British Physics Olympiad
This website contains lots of past papers and solutions of problem solving type questions.
This website contains some fun questions designed to make you think about physical concepts. They are often multiple choice or yes/no questions, and there is usually not much maths involved. Questions are grouped into topics, and each question has a title that is a link to a PDF that includes the question on one page and the solution on a second. Some of the questions are probably more relevant for interview questions than the PAT as they might not contain the level of maths required in the PAT but it can be useful for checking your understanding of general concepts.
I want to study Engineering.org
This website is a useful for all applicants not just those applying to engineering.
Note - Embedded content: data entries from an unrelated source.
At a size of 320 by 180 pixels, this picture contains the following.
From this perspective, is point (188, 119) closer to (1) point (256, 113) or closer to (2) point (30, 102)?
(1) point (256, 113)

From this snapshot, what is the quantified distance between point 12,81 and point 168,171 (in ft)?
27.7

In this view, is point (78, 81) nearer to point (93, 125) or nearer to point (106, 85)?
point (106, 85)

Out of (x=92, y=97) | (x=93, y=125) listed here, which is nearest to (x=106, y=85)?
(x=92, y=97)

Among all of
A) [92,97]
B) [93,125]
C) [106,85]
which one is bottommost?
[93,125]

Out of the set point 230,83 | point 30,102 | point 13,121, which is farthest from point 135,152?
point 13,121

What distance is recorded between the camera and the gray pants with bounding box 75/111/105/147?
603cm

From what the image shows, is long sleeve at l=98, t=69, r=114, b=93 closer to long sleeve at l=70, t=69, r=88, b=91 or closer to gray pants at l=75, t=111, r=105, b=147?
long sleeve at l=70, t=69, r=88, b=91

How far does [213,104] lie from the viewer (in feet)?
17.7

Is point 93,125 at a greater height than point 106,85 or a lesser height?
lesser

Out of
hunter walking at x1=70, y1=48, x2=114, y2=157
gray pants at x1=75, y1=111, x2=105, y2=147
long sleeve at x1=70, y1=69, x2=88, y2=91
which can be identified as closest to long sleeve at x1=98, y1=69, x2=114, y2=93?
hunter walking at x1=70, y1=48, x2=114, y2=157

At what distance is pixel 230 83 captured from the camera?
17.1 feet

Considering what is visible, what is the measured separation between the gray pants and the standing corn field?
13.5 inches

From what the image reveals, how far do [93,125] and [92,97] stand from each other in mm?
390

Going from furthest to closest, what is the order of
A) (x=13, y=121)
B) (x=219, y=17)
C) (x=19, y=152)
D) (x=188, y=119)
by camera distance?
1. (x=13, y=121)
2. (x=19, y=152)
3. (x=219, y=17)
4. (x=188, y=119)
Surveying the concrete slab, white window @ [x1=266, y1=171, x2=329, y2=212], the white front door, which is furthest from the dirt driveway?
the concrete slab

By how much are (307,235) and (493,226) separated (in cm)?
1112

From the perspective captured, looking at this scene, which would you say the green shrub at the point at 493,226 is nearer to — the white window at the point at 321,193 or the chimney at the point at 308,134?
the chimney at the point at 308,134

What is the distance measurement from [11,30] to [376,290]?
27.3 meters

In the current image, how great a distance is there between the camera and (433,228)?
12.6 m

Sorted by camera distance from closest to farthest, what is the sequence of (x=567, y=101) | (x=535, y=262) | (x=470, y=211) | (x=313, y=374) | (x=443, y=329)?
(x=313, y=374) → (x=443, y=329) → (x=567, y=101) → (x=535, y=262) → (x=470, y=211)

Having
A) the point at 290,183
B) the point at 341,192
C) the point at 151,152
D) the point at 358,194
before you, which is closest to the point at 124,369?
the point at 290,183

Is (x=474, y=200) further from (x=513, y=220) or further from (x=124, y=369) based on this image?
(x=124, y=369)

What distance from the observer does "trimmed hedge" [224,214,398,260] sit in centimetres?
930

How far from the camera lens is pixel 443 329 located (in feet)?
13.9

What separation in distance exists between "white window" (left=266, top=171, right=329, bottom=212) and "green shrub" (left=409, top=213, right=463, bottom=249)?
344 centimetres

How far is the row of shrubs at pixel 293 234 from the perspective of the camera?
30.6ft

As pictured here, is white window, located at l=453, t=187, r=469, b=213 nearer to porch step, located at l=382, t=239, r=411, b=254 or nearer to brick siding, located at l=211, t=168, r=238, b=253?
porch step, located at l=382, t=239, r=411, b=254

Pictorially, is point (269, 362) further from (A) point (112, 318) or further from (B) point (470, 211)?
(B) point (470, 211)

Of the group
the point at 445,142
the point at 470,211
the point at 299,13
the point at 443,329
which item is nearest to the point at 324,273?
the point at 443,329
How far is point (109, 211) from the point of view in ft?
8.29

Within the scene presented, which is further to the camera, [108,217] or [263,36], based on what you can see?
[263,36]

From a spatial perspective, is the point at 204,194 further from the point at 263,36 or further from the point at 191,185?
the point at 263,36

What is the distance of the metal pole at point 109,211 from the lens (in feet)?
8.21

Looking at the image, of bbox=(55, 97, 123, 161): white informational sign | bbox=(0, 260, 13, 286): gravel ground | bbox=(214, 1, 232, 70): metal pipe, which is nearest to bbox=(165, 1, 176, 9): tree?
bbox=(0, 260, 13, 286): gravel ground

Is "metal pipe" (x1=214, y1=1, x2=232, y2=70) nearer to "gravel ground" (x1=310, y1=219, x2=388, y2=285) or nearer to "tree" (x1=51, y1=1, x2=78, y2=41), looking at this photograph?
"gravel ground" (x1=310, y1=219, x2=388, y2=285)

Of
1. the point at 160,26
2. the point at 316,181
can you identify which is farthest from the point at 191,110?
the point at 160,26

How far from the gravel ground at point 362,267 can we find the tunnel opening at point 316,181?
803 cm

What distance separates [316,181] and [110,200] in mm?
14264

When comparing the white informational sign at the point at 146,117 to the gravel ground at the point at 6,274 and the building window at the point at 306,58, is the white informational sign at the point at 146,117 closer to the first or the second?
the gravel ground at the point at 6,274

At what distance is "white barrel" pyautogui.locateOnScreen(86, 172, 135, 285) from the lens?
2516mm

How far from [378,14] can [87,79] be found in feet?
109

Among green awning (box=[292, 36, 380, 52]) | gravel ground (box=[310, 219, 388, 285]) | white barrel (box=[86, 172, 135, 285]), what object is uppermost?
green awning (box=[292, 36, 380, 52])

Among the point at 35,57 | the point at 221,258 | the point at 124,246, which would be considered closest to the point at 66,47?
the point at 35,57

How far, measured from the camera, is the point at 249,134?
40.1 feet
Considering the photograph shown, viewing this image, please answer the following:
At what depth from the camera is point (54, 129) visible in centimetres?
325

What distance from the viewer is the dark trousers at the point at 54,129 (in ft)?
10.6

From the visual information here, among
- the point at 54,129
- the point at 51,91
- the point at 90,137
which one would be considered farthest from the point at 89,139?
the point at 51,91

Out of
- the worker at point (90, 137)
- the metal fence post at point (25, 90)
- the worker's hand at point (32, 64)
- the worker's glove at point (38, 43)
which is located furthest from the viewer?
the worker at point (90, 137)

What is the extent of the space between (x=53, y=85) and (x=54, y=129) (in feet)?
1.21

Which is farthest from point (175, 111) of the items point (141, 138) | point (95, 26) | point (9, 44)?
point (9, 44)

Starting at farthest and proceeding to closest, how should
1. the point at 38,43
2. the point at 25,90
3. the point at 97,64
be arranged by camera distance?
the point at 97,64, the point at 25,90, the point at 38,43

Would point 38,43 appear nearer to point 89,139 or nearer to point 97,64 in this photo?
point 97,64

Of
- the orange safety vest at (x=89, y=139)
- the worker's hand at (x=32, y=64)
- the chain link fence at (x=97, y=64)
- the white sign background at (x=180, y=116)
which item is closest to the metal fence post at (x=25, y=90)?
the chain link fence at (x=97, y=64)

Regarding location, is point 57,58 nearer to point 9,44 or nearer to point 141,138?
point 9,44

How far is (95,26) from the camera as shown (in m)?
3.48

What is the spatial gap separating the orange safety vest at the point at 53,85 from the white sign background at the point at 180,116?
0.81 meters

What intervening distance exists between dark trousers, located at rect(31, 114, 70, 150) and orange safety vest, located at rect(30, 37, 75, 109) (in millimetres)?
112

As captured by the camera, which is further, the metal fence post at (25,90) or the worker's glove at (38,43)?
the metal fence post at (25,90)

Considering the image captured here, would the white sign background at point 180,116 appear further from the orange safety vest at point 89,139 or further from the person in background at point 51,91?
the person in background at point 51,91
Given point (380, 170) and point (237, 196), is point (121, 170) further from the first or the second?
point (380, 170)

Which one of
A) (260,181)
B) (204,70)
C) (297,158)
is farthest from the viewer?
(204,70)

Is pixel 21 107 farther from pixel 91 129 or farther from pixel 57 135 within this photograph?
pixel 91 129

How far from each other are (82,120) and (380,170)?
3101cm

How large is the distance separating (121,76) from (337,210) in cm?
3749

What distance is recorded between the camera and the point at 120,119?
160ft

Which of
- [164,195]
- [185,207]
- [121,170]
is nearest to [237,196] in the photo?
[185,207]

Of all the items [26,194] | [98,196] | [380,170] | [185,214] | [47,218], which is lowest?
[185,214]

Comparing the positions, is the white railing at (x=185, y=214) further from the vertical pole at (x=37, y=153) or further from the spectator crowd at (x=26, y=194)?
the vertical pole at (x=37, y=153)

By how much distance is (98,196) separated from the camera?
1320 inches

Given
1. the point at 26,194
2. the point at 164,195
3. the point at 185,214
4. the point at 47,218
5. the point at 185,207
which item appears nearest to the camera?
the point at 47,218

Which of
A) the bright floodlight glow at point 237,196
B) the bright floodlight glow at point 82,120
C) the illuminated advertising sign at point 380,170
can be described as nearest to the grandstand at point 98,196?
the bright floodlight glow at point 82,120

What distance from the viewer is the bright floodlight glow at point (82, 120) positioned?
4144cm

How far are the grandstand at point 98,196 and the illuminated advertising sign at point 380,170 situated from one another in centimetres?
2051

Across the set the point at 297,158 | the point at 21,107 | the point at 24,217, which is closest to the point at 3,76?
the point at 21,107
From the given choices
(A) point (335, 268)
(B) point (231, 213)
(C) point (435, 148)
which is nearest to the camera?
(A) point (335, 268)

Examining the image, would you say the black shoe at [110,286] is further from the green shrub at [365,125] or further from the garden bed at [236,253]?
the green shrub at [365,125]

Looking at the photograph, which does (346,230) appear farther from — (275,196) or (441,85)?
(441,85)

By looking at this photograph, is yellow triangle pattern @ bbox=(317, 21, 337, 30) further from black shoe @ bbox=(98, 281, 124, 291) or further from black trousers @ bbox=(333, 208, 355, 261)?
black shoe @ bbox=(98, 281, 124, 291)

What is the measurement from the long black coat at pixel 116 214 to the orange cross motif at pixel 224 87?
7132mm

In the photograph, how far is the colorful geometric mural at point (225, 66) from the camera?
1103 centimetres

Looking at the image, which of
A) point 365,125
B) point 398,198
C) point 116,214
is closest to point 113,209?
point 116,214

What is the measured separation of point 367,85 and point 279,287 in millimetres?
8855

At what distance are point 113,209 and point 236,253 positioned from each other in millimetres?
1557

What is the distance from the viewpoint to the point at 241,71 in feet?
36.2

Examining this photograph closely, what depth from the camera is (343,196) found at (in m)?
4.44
On the first page there is a choice of level of question; you should be looking at the 'mathematics and physics questions at the level of university engineering admissions interviews' for preparation for the PAT or university interview practice. This section then has an index of problems, divided into smaller groups of about 10-20 questions by topic. Each question has a multiple choice answer, plus hints for a solution strategy and summaries of relevant bits of theory. There is also a (usually concise and mathematical) solution, plus little videos to help with understanding. You might need a paper and pen to work out some of the problems and some of the material is beyond the PAT syllabus – you should double check if you are in doubt.
This website has some resources to test your mathematical and physics knowledge. Questions are usually answered via multiple choice and one of the nice aspects of this website is that you can see how many other people have got the question right or wrong. The ‘Problems of the week’ on the home page are always free but quite a large part of the website requires a subscription to get full access. Try the ‘Practice’ section of the website for some free questions on maths, electricity and magnetism and classical mechanics.